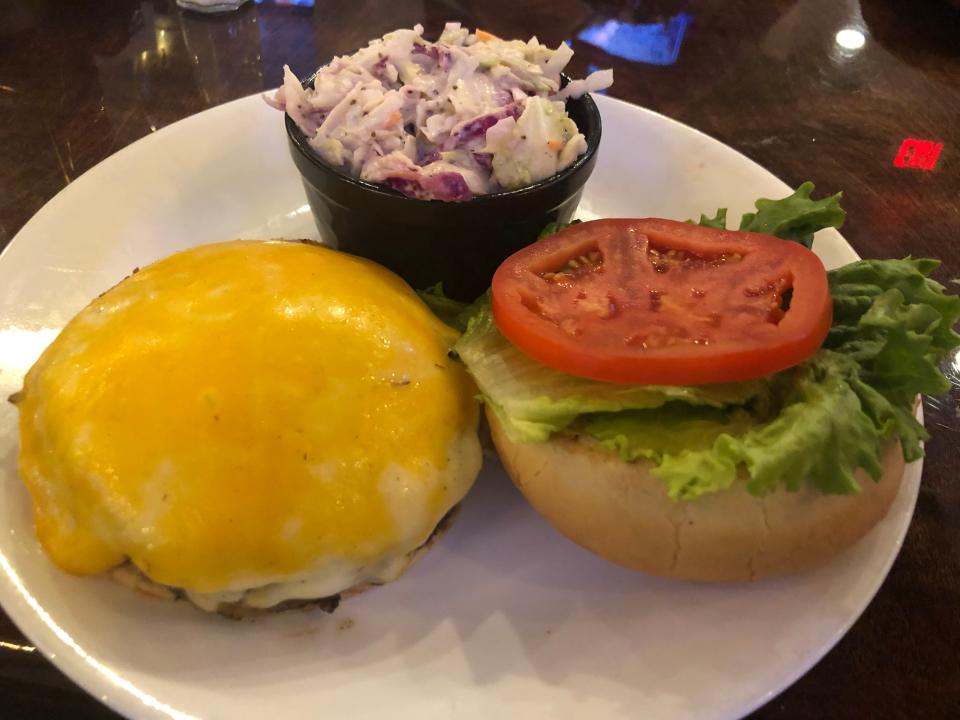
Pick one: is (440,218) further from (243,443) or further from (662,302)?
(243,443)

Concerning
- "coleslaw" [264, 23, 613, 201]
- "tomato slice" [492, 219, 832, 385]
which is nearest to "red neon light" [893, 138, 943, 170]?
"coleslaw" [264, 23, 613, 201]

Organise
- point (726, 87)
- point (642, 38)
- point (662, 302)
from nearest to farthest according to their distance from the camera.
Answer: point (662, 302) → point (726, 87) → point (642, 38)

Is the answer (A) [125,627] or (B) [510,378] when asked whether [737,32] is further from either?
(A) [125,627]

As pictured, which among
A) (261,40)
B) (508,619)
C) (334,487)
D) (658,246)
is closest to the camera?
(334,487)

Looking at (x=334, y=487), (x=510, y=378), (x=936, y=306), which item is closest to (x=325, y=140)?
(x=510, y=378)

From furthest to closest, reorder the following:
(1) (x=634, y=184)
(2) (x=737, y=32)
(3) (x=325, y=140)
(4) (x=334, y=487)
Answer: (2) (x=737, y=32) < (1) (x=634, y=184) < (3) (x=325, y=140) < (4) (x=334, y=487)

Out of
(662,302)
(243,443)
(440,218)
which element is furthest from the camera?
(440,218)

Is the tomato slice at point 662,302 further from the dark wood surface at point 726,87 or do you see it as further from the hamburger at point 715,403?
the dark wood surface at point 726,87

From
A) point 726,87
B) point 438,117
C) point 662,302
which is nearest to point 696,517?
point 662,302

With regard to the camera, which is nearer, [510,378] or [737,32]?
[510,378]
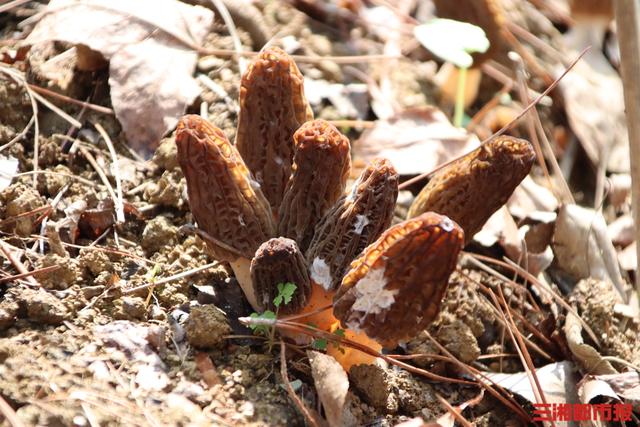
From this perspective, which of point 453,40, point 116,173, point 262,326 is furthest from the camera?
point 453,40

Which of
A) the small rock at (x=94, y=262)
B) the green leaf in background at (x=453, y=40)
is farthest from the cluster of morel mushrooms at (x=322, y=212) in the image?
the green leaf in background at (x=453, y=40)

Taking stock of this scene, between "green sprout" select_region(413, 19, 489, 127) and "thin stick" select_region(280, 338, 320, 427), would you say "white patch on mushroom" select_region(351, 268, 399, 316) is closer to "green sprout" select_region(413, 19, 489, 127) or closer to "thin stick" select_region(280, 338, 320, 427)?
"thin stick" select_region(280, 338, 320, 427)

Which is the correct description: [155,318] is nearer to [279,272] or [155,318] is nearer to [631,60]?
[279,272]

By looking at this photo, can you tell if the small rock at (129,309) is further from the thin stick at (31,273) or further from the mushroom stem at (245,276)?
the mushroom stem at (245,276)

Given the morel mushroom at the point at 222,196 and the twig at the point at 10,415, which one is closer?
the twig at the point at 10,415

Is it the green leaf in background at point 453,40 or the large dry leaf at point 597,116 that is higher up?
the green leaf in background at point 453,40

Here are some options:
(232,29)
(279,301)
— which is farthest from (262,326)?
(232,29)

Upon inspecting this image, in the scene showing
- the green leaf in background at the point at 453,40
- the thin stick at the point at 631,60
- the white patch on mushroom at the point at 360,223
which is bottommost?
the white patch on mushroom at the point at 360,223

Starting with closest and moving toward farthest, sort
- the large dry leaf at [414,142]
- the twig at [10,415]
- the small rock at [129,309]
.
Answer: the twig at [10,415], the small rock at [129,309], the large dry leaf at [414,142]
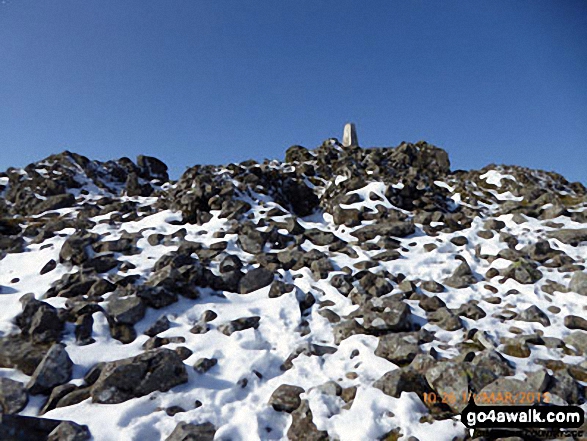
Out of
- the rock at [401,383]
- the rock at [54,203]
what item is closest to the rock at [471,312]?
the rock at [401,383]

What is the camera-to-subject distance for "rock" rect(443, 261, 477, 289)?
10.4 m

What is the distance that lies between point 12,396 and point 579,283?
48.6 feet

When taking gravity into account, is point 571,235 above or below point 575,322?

★ ★ ★ ★ ★

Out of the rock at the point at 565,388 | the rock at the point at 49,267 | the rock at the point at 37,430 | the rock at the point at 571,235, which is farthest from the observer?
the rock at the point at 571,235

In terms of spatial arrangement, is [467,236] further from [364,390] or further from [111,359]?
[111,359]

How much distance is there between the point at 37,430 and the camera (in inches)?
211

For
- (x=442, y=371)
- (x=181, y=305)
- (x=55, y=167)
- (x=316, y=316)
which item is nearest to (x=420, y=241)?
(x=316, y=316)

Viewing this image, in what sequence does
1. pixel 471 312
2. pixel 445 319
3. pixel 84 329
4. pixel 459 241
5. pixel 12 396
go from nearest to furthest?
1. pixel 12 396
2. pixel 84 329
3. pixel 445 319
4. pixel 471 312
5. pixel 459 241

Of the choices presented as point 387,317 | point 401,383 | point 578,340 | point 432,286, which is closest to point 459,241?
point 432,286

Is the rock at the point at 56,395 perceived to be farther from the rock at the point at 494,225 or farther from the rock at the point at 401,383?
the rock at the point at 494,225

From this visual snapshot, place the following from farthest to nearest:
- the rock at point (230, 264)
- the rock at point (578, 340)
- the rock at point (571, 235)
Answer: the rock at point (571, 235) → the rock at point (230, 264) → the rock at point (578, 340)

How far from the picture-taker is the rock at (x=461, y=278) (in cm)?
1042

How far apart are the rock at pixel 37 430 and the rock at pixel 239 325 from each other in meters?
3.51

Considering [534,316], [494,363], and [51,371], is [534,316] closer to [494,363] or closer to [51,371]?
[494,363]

★ ★ ★ ★ ★

== Prompt ==
Pick out every line in the records above that contains the string "stem".

== Output for this task ==
By looking at this photo, can you tell if the small rock at (129,309) is further from the thin stick at (31,273) or further from the mushroom stem at (245,276)?
the mushroom stem at (245,276)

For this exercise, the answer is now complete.